Check each line of the data for "alone", and copy the ones that have it.
<<<<
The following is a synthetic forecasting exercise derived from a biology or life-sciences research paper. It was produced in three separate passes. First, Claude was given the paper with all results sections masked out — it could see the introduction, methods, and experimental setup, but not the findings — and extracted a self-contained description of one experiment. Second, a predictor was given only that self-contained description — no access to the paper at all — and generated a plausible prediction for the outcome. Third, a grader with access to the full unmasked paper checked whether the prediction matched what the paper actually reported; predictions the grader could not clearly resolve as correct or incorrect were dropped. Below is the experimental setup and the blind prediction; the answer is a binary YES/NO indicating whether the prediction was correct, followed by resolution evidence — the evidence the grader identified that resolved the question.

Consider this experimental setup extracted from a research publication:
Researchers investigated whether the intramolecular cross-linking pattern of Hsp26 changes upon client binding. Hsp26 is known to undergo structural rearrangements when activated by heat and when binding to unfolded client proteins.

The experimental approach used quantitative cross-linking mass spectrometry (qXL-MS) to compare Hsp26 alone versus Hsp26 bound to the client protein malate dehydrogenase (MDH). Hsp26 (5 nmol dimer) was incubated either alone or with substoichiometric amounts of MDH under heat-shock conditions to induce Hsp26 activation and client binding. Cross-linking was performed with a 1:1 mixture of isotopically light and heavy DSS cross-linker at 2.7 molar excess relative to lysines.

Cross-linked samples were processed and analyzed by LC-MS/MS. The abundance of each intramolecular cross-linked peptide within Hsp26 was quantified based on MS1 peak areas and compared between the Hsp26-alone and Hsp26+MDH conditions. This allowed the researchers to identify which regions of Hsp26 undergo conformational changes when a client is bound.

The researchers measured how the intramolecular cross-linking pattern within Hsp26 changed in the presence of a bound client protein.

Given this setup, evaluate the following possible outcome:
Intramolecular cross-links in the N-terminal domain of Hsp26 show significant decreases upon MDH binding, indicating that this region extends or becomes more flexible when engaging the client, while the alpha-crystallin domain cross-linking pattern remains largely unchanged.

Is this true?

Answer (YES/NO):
>>>>
▸ ANSWER TO THIS PROBLEM
The experimental approach used quantitative cross-linking mass spectrometry (qXL-MS) to compare Hsp26 alone versus Hsp26 bound to the client protein malate dehydrogenase (MDH). Hsp26 (5 nmol dimer) was incubated either alone or with substoichiometric amounts of MDH under heat-shock conditions to induce Hsp26 activation and client binding. Cross-linking was performed with a 1:1 mixture of isotopically light and heavy DSS cross-linker at 2.7 molar excess relative to lysines.
Cross-linked samples were processed and analyzed by LC-MS/MS. The abundance of each intramolecular cross-linked peptide within Hsp26 was quantified based on MS1 peak areas and compared between the Hsp26-alone and Hsp26+MDH conditions. This allowed the researchers to identify which regions of Hsp26 undergo conformational changes when a client is bound.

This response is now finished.